In 1903, The St. Louis Republic told the story about the arrangement that briefly made Rube Waddell a college man in 1897. It involved Dr. Thomas H. George who was the manager of the baseball team at Volant College, a small state Normal School (Teacher’s College) in Volant, Pennsylvania.
George said that he wrote to Waddell “asking his terms,” and upon hearing back that the pitcher had requested one dollar per game, George sent a telegram telling him to meet the team for a game in Waupun, Pennsylvania.
“Rube did not get the telegram until nearly noon on the day of the game, whereupon he hitched up a pair of his father’s horses…The game was nearly over when Waddell reached the field of action…he immediately broke into the game, giving the crowd a yell.”
George said the game was already lost, but Waddell did not allow a baserunner.
“That night Waddell signed a contract…doubling the amount which Waddell had agreed to pitch for, also giving him board and lodging. As Volant only played two games a week, the Rube received the princely salary of but $4 a week. There were many extras, however, as the rooters had a habit of taking up a purse for him after he won, which was, by the way, every game he pitched.”
The text of Waddell’s contract was included with the story, it read in part:
“The party of the second part (Waddell) agrees to pitch ball for the Volant College team during the season of 1897 for and in consideration of $2 for each game of ball played and pitched by said party of the second part. Said party of the first part (Volant) agrees to furnish…suitable room and boarding…This contract to hold good from May 18, 1897 to June 25, 1897.”

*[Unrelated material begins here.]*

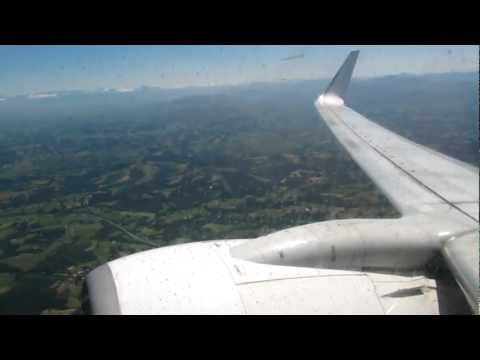Transavia B737-700 take-off from Aéroport de Biarritz-Anglet-Bayonne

The story quoted George talking about one of Waddell’s “eccentricities” while pitching for Volant:
“Rube had a bad habit of throwing to bases without looking at the base to which he was throwing. As a result the ball would go half a mile before it would be recovered, and every man who happened to be on the bases would score. Consequently we had to instruct the basemen to play only for the batter, and not pay any attention to the base runner. That used the Rube all up, for he delighted in throwing to the basemen with all his strength. When he found, however, that the guardians of the sacks were playing off from the bags, and not looking for throws, he stopped the practice.”
The story also claimed that even a contract covering just five weeks was too much for Waddell to honor:
“(Rube) deserted the Volant team upon the day they wanted him the most, commencement day, when a game had been scheduled with Mount Union College…The reason for (jumping) was that at the (nearby) town of Greenville there was fireman’s tournament in progress and a huge crowd would be on hand. Now, Rube always liked to show off in front of a large crowd, and consequently he preferred going where the attendance would be larger. He also took part in th firemen’s races which were held that day.”
There was no record of Waddell having attended a class during his brief college career. He made his major league debut that same season, in September.
Volant College closed after a fire destroyed the school in 1911.